* Given request
Copy the items word for word, from the line that contains "How large a" through the end of the items, and leave the pictures out.

#####

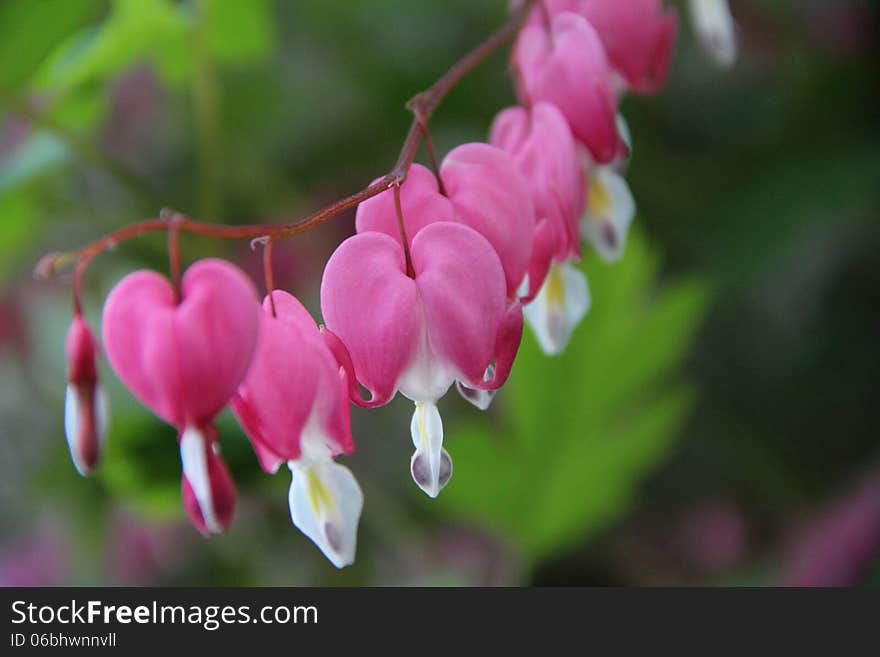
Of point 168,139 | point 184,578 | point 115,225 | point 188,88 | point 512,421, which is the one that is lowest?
point 512,421

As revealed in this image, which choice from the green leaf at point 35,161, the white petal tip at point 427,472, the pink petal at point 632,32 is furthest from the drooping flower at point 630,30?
the green leaf at point 35,161

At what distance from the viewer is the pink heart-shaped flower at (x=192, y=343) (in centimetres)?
57

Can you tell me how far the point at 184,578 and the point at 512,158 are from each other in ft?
4.44

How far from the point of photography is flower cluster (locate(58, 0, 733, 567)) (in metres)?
0.58

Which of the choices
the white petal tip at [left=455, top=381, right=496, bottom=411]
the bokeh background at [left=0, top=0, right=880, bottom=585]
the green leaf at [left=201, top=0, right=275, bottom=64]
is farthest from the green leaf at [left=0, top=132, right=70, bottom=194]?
the white petal tip at [left=455, top=381, right=496, bottom=411]

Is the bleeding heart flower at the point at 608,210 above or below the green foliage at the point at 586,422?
below

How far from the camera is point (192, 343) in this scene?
57 centimetres

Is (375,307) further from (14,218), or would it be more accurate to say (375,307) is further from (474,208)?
(14,218)

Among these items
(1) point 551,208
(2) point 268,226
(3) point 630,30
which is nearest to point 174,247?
(2) point 268,226

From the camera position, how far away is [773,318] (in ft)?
5.63

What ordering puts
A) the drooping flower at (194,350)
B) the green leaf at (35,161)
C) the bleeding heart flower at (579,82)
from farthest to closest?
the green leaf at (35,161)
the bleeding heart flower at (579,82)
the drooping flower at (194,350)

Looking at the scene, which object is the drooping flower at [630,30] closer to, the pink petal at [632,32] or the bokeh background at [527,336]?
the pink petal at [632,32]

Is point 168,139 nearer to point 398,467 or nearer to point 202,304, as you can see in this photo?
point 398,467

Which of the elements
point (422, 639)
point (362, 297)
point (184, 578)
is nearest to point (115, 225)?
point (184, 578)
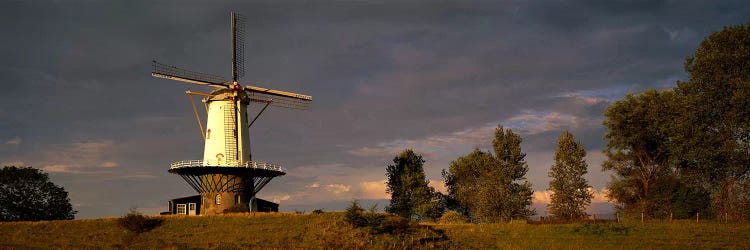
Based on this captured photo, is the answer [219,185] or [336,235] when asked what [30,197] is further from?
[336,235]

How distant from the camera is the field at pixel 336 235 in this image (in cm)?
4584

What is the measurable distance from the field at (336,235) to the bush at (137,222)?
52 centimetres

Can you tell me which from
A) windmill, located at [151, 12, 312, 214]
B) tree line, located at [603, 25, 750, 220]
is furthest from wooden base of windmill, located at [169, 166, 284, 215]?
tree line, located at [603, 25, 750, 220]

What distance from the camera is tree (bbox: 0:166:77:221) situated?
6950 centimetres

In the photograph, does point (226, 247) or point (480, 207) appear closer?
point (226, 247)

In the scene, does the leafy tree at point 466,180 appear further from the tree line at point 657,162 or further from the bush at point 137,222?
the bush at point 137,222

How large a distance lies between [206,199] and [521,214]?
130 ft

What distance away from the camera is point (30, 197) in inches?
2805

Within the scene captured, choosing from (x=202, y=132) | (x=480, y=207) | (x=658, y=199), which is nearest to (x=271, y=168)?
(x=202, y=132)

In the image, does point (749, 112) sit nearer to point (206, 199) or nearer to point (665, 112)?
point (665, 112)

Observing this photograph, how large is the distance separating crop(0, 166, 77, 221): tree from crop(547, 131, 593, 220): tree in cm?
5897

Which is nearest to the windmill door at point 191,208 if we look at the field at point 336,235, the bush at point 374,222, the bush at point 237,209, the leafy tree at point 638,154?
the bush at point 237,209

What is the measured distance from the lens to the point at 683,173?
71.9m

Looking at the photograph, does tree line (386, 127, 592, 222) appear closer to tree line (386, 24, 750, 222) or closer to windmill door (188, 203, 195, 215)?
tree line (386, 24, 750, 222)
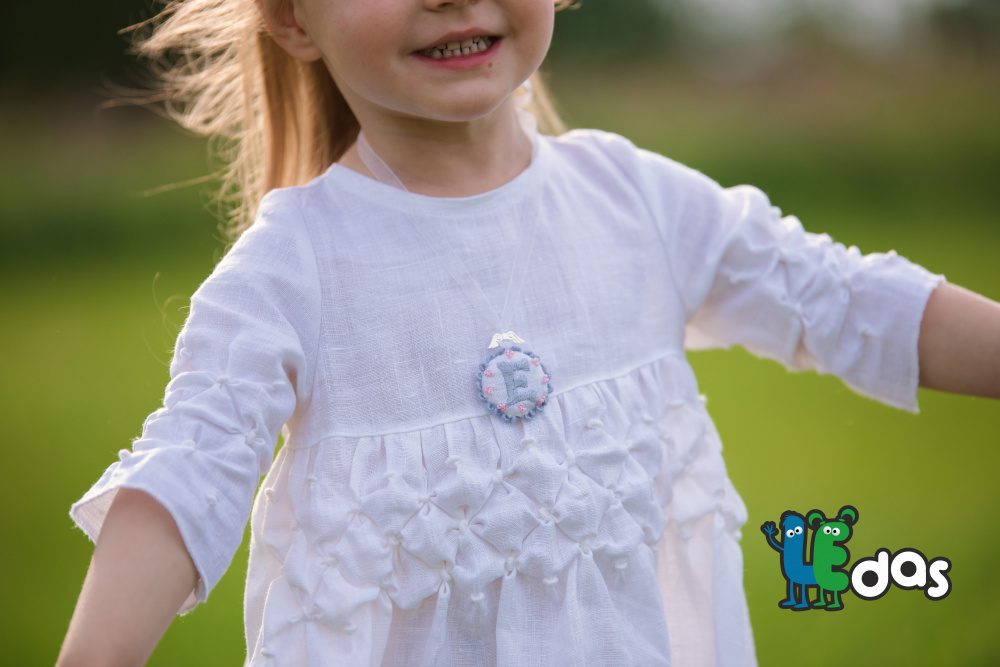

#####

* Finished answer
How large a distance lies between [206,199] and [521,214]?
130 ft

What distance away from the camera is point (30, 197) in inches?
2805

Within the scene captured, choosing from (x=202, y=132) | (x=480, y=207) | (x=658, y=199), which is nearest to (x=271, y=168)?
(x=202, y=132)

In the image, does point (749, 112) sit nearer to point (206, 199) or nearer to point (665, 112)?
point (665, 112)

Observing this photograph, how large is the distance separating crop(0, 166, 77, 221): tree from crop(547, 131, 593, 220): tree in cm?
5897

Which is nearest to the windmill door at point 191,208 if we look at the field at point 336,235, the bush at point 374,222, the bush at point 237,209, the leafy tree at point 638,154?
the bush at point 237,209

What is the measured distance from the lens to the point at 683,173?
71.9m

Looking at the photograph, does tree line (386, 127, 592, 222) appear closer to tree line (386, 24, 750, 222) or closer to windmill door (188, 203, 195, 215)?
tree line (386, 24, 750, 222)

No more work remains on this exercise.